Tuesday, November 17, 2015

Welcome to the Jungle... and the hospital.

Another week in the books! I already have almost a month here in Argentina and it’s another Monday it’s hard to believe. Trying to soak up every moment because this time is just flying by.

This week the weather has been the craziest it has ever been. Early in the week it was hot, like really hot, pushing 100 hot.  The problem isn’t the temperature, however. I’ve gotten used to the heat but the problem was just how freaking humid it is down here. We leave the apartment in the morning and it feels like you just hit a brick wall of heat and you start walking and you don’t really notice until about 5 minutes in and you’re already soaking wet in sweat and you stay wet the rest of the day.  It’s absolutely disgusting.  Our Mission President told us to make sure to drink 8 glasses a day of water but we all probably sweat about 8 glasses in the morning along. I usually drink 1.5 liters in the morning and that gets me through until lunch where I just chug water the entire 4 hours we have to eat and study (we study in the afternoons, unlike the stateside missions, because of the siesta, where the cities shut down and everyone sleeps). But right now I’m in long sleeves, its dumping rain and we have had lighting and thunder storms all night long. The weather here can never just be consistent in a single week. The jungle life, am I right?

We also made a trip to the hospital because my companion might actually be allergic to dust and earth here so he had to get a vaccine.
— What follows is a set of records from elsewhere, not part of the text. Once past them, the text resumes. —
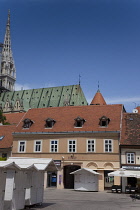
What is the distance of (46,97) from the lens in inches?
3669

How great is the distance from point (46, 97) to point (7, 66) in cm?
3639

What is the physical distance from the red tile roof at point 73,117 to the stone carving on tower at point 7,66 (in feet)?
254

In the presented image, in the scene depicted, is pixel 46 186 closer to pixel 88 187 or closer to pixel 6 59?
pixel 88 187

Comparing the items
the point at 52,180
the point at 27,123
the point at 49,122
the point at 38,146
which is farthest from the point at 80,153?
the point at 27,123

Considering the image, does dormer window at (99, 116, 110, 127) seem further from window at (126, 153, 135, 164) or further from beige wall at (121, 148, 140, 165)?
window at (126, 153, 135, 164)

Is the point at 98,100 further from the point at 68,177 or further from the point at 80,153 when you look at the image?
the point at 68,177

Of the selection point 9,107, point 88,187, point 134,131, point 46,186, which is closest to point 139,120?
point 134,131

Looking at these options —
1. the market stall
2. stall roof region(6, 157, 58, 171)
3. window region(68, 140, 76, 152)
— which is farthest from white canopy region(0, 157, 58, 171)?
window region(68, 140, 76, 152)

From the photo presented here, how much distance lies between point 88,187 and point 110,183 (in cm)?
362

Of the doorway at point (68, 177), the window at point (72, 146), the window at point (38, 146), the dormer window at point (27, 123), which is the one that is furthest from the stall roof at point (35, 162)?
the dormer window at point (27, 123)

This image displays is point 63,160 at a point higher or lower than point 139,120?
lower

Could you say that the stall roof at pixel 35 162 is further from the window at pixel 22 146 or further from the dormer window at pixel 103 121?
the window at pixel 22 146

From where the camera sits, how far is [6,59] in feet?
398

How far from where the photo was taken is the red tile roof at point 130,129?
31438 mm
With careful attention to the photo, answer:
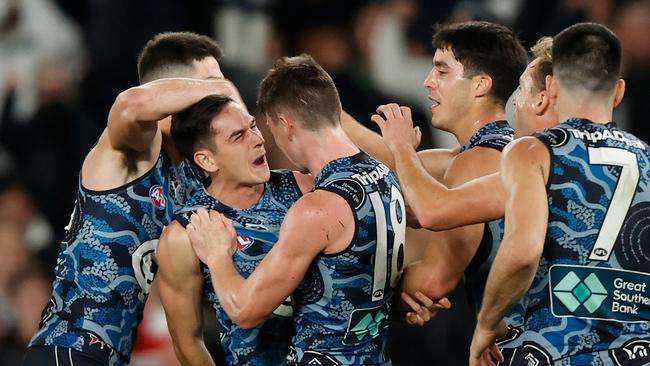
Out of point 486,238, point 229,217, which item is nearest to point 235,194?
point 229,217

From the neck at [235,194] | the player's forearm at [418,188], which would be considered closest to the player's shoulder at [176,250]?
the neck at [235,194]

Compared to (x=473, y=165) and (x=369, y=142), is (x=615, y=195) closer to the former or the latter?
(x=473, y=165)

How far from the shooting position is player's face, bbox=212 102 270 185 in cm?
563

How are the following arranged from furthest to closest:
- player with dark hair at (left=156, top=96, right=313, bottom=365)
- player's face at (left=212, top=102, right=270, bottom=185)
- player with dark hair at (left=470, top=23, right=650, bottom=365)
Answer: player's face at (left=212, top=102, right=270, bottom=185), player with dark hair at (left=156, top=96, right=313, bottom=365), player with dark hair at (left=470, top=23, right=650, bottom=365)

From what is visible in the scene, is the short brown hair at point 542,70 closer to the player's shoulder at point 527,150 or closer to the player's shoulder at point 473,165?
the player's shoulder at point 473,165

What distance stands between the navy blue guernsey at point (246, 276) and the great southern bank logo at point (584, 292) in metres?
1.31

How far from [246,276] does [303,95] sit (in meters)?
0.87

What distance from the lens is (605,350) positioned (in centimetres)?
494

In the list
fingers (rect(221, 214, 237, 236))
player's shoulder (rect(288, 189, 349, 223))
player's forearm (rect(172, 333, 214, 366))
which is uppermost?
player's shoulder (rect(288, 189, 349, 223))

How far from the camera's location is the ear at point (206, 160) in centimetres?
571

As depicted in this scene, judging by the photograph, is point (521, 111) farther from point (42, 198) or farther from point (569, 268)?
point (42, 198)

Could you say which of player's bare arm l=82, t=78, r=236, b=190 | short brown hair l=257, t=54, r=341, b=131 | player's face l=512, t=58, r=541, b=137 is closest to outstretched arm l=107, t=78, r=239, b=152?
player's bare arm l=82, t=78, r=236, b=190

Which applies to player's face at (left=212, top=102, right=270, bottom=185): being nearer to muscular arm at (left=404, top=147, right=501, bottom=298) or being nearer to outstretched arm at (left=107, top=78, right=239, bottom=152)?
outstretched arm at (left=107, top=78, right=239, bottom=152)

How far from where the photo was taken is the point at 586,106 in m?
5.13
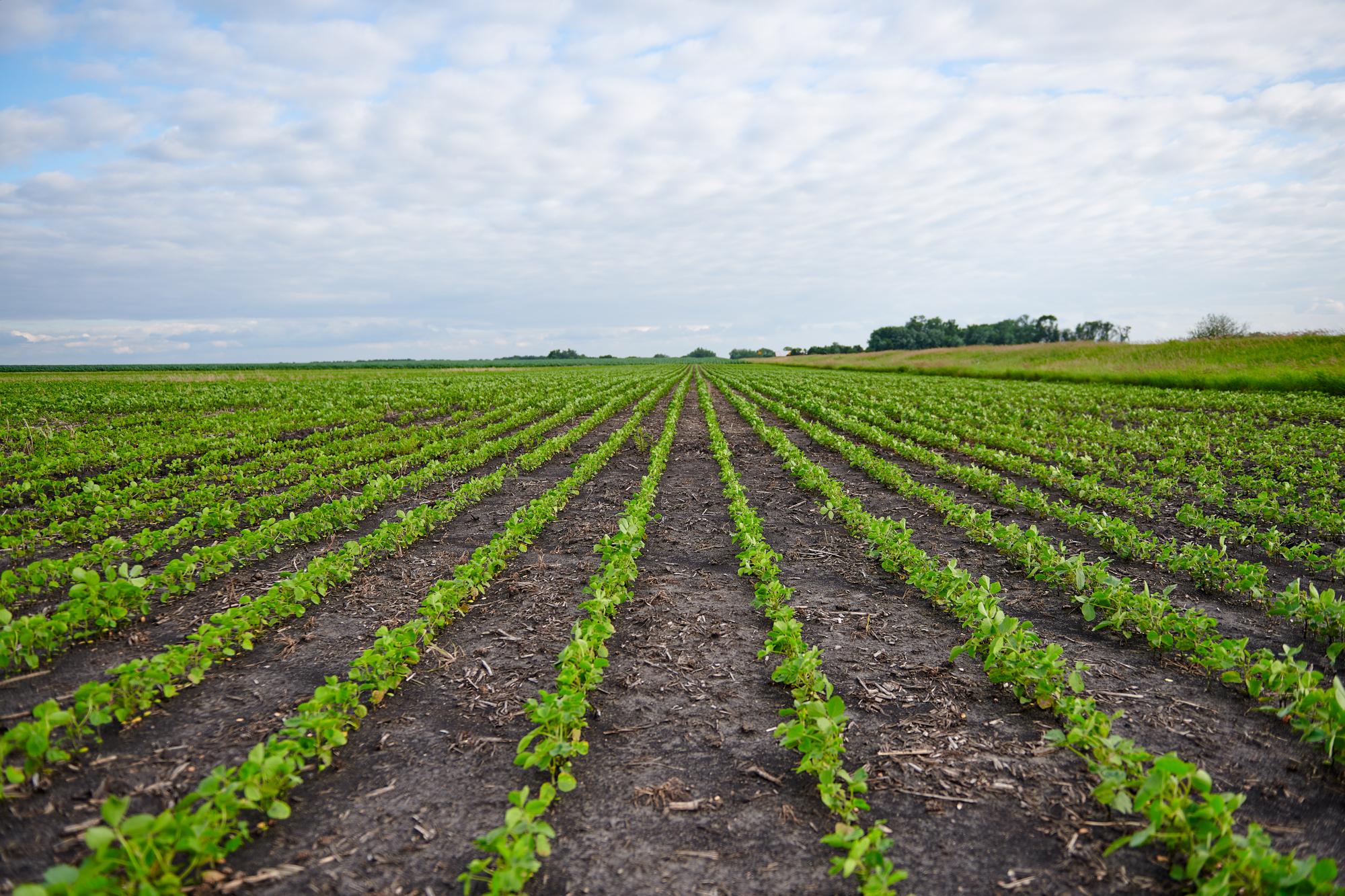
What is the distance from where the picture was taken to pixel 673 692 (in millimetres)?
4535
And now I realize why all the other missionaries say that this is not a place you want to get sick.  Mold on the ceilings, poor hygiene, the patient rooms are hardly any better, and there’s, of course, the dogs... everywhere.  I made friends with the dog under my chair in the waiting room.
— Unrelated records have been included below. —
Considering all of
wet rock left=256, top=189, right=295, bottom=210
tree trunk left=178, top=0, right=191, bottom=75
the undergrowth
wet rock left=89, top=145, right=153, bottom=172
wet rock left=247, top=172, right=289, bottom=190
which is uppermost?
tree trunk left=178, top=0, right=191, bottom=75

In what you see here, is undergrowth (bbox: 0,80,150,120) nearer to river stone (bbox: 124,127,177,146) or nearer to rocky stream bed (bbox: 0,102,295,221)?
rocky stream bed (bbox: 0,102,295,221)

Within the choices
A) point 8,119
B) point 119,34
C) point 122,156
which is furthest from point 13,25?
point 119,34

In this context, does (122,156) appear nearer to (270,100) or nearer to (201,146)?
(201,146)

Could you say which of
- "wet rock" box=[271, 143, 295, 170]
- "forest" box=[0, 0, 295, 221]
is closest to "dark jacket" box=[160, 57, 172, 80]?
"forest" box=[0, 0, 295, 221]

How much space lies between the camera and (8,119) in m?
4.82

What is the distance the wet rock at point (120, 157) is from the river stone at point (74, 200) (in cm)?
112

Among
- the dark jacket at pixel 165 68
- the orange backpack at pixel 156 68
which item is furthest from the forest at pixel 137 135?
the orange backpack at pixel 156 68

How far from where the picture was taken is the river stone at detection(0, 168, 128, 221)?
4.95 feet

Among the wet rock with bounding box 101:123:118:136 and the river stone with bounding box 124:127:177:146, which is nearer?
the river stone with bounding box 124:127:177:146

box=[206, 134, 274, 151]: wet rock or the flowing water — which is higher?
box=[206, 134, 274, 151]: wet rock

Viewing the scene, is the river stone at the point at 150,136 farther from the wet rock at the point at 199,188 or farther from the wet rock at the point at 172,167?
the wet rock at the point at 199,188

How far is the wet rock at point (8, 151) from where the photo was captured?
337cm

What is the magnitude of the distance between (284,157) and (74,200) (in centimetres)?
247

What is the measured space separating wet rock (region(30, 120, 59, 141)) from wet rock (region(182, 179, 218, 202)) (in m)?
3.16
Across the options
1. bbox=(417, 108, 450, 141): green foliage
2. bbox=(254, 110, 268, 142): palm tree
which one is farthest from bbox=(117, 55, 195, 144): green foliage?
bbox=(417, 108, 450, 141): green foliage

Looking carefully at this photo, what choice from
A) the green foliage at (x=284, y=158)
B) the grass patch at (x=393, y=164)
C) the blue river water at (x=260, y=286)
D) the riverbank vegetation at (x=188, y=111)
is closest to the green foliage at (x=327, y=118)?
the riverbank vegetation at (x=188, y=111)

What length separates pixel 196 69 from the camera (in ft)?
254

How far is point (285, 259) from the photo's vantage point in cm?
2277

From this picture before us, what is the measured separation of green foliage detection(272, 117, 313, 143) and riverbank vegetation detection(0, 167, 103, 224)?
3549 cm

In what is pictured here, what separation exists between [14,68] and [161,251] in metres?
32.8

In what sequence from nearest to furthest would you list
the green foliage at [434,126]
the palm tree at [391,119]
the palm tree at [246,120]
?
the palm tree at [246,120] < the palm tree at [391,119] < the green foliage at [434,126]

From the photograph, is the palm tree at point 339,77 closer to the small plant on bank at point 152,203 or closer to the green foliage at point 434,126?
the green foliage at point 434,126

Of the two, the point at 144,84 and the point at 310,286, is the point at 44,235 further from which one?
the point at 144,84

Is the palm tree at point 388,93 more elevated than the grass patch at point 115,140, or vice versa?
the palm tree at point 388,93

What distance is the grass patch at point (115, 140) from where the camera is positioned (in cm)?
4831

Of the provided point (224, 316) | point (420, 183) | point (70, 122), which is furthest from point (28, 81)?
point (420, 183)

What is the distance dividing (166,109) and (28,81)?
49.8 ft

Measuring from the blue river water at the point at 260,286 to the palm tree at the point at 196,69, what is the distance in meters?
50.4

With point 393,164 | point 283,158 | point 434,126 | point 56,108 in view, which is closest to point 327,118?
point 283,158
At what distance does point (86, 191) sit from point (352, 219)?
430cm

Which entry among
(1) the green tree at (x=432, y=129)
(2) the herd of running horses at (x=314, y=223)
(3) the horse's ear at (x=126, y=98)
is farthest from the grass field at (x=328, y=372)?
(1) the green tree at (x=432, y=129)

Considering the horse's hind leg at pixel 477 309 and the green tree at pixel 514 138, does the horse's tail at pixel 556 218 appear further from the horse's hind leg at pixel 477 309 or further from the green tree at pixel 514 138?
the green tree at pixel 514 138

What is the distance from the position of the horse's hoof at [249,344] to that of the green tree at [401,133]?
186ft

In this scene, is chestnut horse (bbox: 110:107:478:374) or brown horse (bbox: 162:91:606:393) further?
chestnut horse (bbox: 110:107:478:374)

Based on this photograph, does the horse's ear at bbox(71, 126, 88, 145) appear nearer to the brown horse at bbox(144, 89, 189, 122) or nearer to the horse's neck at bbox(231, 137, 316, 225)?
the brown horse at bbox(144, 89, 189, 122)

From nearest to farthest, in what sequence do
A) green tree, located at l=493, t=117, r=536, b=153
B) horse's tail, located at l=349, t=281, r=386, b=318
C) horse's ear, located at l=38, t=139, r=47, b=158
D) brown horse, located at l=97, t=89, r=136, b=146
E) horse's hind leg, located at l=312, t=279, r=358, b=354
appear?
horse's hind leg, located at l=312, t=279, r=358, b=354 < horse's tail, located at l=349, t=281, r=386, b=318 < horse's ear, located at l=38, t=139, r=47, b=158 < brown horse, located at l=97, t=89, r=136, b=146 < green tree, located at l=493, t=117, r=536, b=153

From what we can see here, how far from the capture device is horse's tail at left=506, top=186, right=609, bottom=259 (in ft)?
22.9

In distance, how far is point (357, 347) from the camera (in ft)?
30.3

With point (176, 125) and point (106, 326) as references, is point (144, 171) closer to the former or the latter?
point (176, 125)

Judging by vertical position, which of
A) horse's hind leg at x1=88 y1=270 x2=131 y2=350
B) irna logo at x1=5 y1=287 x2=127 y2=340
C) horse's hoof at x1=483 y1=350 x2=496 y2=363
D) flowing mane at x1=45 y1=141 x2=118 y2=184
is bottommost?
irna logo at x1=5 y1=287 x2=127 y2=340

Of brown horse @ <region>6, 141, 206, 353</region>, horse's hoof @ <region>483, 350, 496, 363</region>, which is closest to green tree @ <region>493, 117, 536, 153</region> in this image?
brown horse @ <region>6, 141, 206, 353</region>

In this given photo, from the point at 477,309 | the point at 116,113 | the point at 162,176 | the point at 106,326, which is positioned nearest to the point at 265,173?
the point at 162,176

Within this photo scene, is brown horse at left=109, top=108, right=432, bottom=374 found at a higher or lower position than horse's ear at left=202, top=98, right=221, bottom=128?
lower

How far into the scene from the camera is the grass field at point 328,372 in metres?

And while on the topic of sickness, we had a service project this week! A member needed help putting in a concrete floor in his house, so we helped him and other members of the ward make concrete, and after they fed us asada (BBQ).  They make concrete by mashing bricks into smaller pieces then mixing it with waters and all these different powders and sands. Well first I had my hand smashed by a giant brick someone threw when I was reaching into the pile.  Then during lunch we ate the food, and it was not good at all. One of the things they had was blood sausage.  Well I didn’t know what it was, so of course I took some and when we were walking back to our pension for our study time my companion told me what it was.  All the stuff of the cow they don’t use in other stuff, including the blood and veins. It’s safe to say I was sick the rest of the day.  So I left that activity with a hurting, bleeding hand, and an upset stomach.

But other than that we had a pretty normal week. Had 2 investigators come to church this week so we hope they continue to progress!
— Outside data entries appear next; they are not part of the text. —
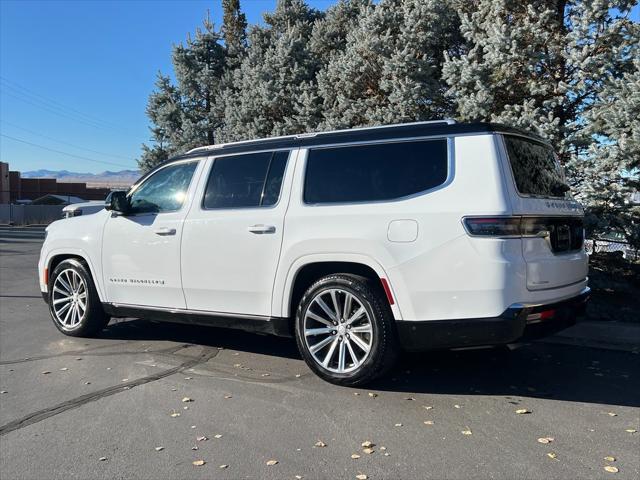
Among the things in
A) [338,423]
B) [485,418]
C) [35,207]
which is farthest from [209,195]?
[35,207]

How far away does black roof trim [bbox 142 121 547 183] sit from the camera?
13.7ft

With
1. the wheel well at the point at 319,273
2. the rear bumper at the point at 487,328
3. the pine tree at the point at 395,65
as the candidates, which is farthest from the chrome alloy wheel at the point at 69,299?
the pine tree at the point at 395,65

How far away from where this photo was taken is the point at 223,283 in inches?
199

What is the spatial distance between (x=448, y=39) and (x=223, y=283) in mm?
6506

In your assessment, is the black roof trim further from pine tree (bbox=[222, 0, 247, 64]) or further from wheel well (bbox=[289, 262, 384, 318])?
pine tree (bbox=[222, 0, 247, 64])

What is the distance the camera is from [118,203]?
5742mm

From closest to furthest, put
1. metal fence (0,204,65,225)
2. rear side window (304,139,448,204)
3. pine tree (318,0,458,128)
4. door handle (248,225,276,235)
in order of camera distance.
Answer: rear side window (304,139,448,204) → door handle (248,225,276,235) → pine tree (318,0,458,128) → metal fence (0,204,65,225)

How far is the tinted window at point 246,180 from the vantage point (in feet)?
16.3

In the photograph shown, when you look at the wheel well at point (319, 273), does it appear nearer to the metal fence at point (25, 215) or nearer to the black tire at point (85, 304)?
the black tire at point (85, 304)

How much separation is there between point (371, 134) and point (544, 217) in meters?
1.47

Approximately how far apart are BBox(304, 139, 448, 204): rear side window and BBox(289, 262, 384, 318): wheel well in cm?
52

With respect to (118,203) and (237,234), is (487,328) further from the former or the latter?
(118,203)

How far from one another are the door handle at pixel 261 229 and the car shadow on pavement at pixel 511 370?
1.41m

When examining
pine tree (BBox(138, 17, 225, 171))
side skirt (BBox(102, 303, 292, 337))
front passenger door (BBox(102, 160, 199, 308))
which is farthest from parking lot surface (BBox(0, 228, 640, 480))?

Hope all is going well back home for you all!
Elder Peters

Making Concrete

The post lunch, asada, with some members.

Hermano Miguel, one of the greatest guys I have ever met.

Just some Argentine sunset for you all.


Things here are pretty much the same.  It’s the same thing day in and day out.  We did have 2 investigators come to church this week so that was pretty exciting! but we are still a long ways from a baptism here. We might have a wedding though!  One of the investigators that came to church isn’t married to her boyfriend and they have 3 kids.  And so she is in the process of talking with her boyfriend about getting married so she can be baptized!  She seems really excited about the gospel it’s great! She lives on the very east edge of our area (about a 30 minute bus ride from our pension) and she took 2 buses with her 3 kids, the oldest being 4, to get to the chapel and she just loved it!  So she’s our only real investigator that we have hopes of having some progress, but for the most part, we are back at square one with finding people to teach.

Our ZLs finally decided we needed some divisions, so tomorrow I’m working in Barranqueras with one of the other Elders in our ward.  I’m pretty excited for it and its going to be so fun to maybe have some positive energy flowing. Our ZLs are just so awesome and since they live across the hall from us I’m over at their place most of the time!

Other than that…the weather has still been crazy, I’m still getting eaten alive by mosquito's, and the food is still good (for the most part, I’ll explain in the other email).

The language is coming slowly but surely, every day I try to learn about 20 new words, although it doesn’t happen every day. I have a good grasp on what I need to say but it’s the transition words (like although, however) that are really messing with me because there not really words I put a lot of thought to when speaking in English. So when I look for words to study they’re usually not the first ones to pop into my head. The other problem is that those types of words don’t have a single direct translation, it just depends on the context or what you are talking about. So it’s hard but the members here are so helpful at being patient when talking to me so I get a lot of practice with them, my companion doesn’t really let me talk with investigators, so talking to members is the best practice I get during the day.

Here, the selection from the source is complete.